Overall, these findings highlight the importance of portfolio-based management approaches in NTFP systems. Long-term sustainability depends not only on increasing production volumes, but also on maintaining an appropriate balance between diversification, stability, and adaptive capacity. From a governance perspective, this underscores the need for diversification-oriented and risk-sensitive management strategies capable of addressing volatility, regional disparities, and product heterogeneity within the NTFP sector.

5. Conclusions

This study examined the structural transformation of Türkiye’s non-timber forest product (NTFP) production system during the period 1988–2024 using a comprehensive quantitative framework. The findings demonstrate that the system evolved through alternating phases of diversification, stabilization, and re-concentration rather than following a stable linear growth trajectory. These results indicate that structural change within the NTFP sector is shaped not only by increases in production volume, but also by shifts in portfolio composition, concentration patterns, and production stability.

Trend and diversity analyses suggest that Türkiye’s NTFP sector expanded and diversified substantially after 2000, particularly through the growing importance of medicinal and aromatic products. At the same time, traditional high-volume products such as bay leaf, chestnut, and carob continued to maintain a dominant position within the port-folio. However, the decline in diversity and the renewed concentration observed after 2018 indicate increasing structural dependence on a limited number of products, potentially reducing the resilience of the production system. Volatility analyses further reveal that production risks are unevenly distributed across products and that even dominant commodities may exhibit high levels of instability.
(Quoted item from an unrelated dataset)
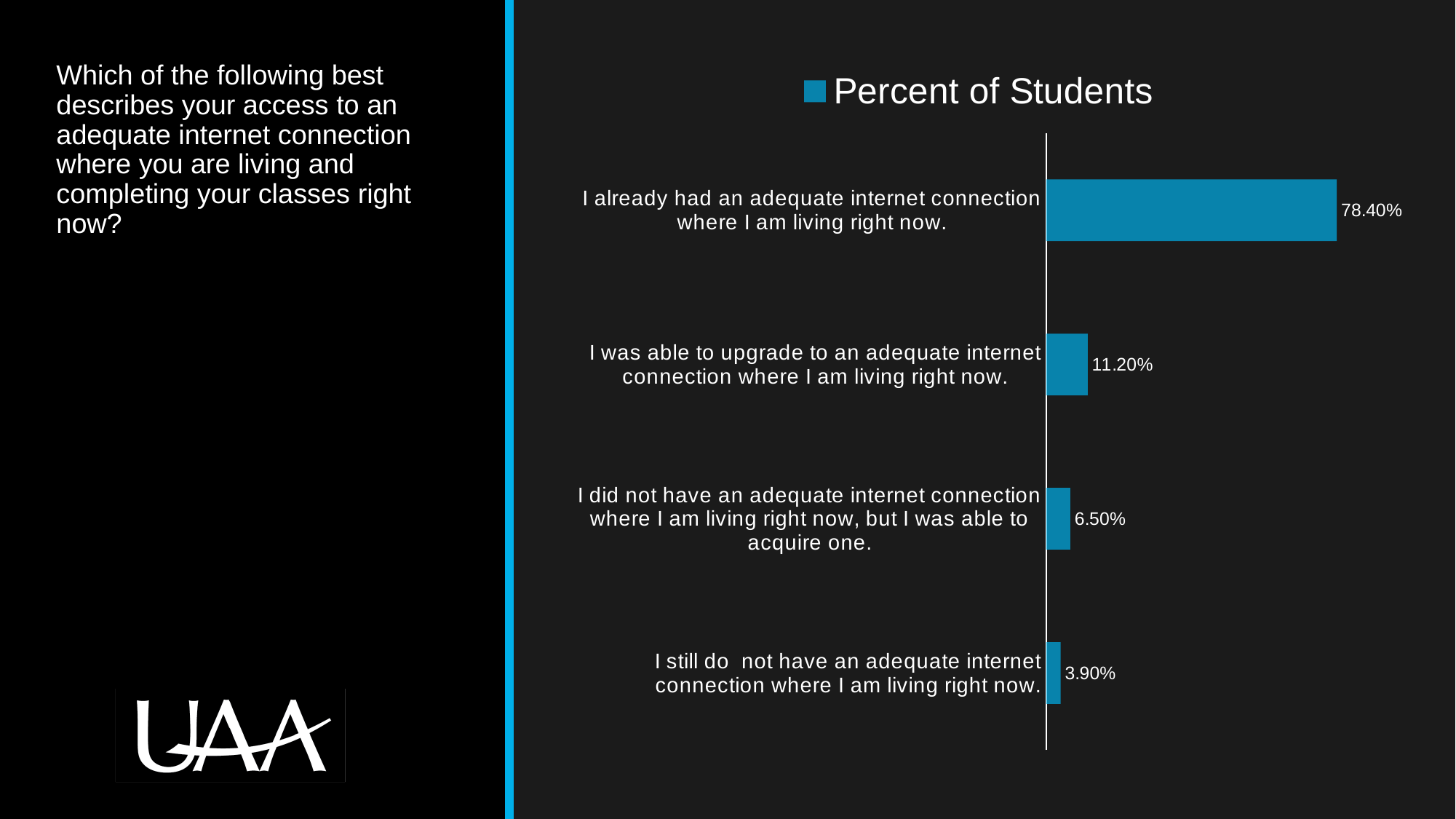
What percent of students said they did not have an adequate internet connection but were able to acquire one? 6.50% Which response category has the highest percent of students? I already had an adequate internet connection where I am living right now. Which is larger: the percent who were able to upgrade or the percent who still do not have an adequate connection? I was able to upgrade to an adequate internet connection where I am living right now. What percent of students said they still do not have an adequate internet connection where they are living right now? 3.90% Which response category has the lowest percent of students? I still do not have an adequate internet connection where I am living right now. What is the difference between the percent who were able to acquire a connection and the percent who still do not have one? 2.60% How many response categories are shown in the chart? 4 What percent of students said they already had an adequate internet connection where they are living right now? 78.40% How many series does the legend list? 1 What kind of chart is shown on the slide? Bar chart What is the difference in percentage points between students who already had an adequate connection and those who were able to upgrade? 67.20% What percent of students said they were able to upgrade to an adequate internet connection where they are living right now? 11.20%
Although institutional support mechanisms expanded considerably over time, their relatively weak relationship with production dynamics suggests that existing governance instruments have limited capacity to strengthen diversification and long-term system resilience. Current support structures appear to prioritize production growth more strongly than portfolio resilience, indicating that increased output alone may be insufficient to reduce systemic vulnerability within the sector.

From a governance perspective, the findings highlight the need to move beyond product- or volume-oriented interventions toward a more portfolio-based management approach. Within the legal framework established by Forest Law No. 6831, NTFP governance in Türkiye is largely structured around centralized allocation and administrative planning mechanisms. Consequently, future governance strategies may need to incorporate diversification-oriented and risk-sensitive approaches within these existing institutional structures. Such strategies could include diversification incentives, adaptive support instruments, sustainable harvest planning, and stronger consideration of regional variability and ecological risk factors. Improved monitoring systems and more consistent long-term production data will also be essential for supporting evidence-based decision making.
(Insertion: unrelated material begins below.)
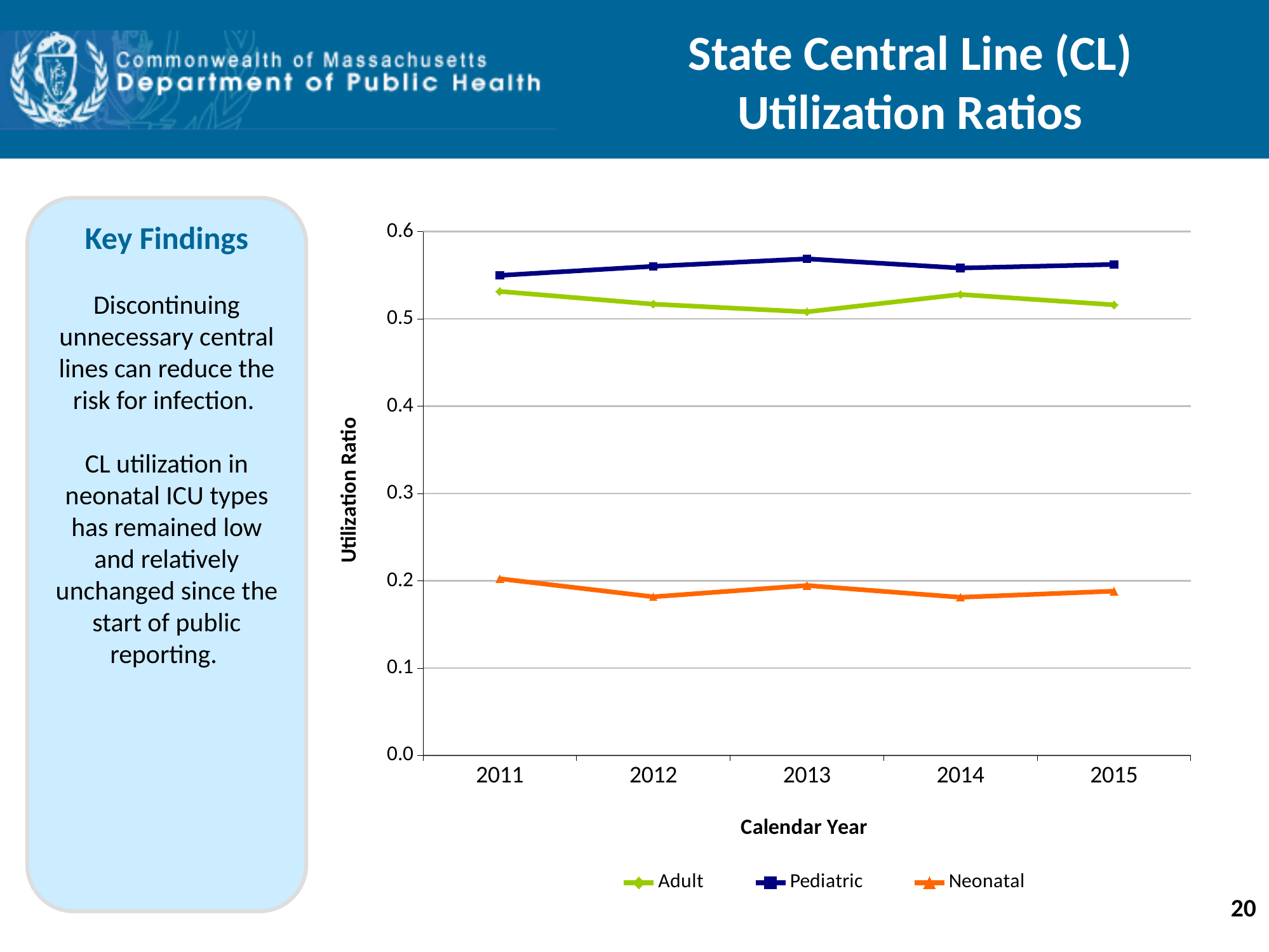
In 2013, which is larger: the Pediatric or the Adult utilization ratio? Pediatric Is the Pediatric utilization ratio in 2015 greater or less than 0.5? greater Which series has the highest utilization ratio across all years? Pediatric What kind of chart is shown on the slide? Line chart Does the Pediatric utilization ratio rise or fall from 2011 to 2013? rise How many calendar years are plotted on the x axis? 5 What is the label of the y axis? Utilization Ratio Which series has the lowest utilization ratio across all years? Neonatal Is the Adult utilization ratio in 2014 greater or less than 0.4? greater In 2011, which is larger: the Adult or the Neonatal utilization ratio? Adult How many series does the legend list? 3 Is the Neonatal utilization ratio in 2013 greater or less than 0.3? less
Beyond the Turkish case, the findings contribute to broader discussions on the governance and sustainability of NTFP systems in forest-dependent economies. The results demonstrate that increasing production alone does not necessarily lead to resilience and that long-term sustainability depends equally on diversification, stability, and adaptive capacity.

By integrating trend analysis, diversity indicators, volatility assessment, and production–support relationships within a single analytical framework, this study provides a long-term portfolio-based perspective on NTFP system dynamics in Türkiye. Future research may benefit from more advanced time-series and causal modelling approaches incorporating lag structures, ecological variables, and market indicators in order to better understand the complex interactions shaping NTFP production systems over time.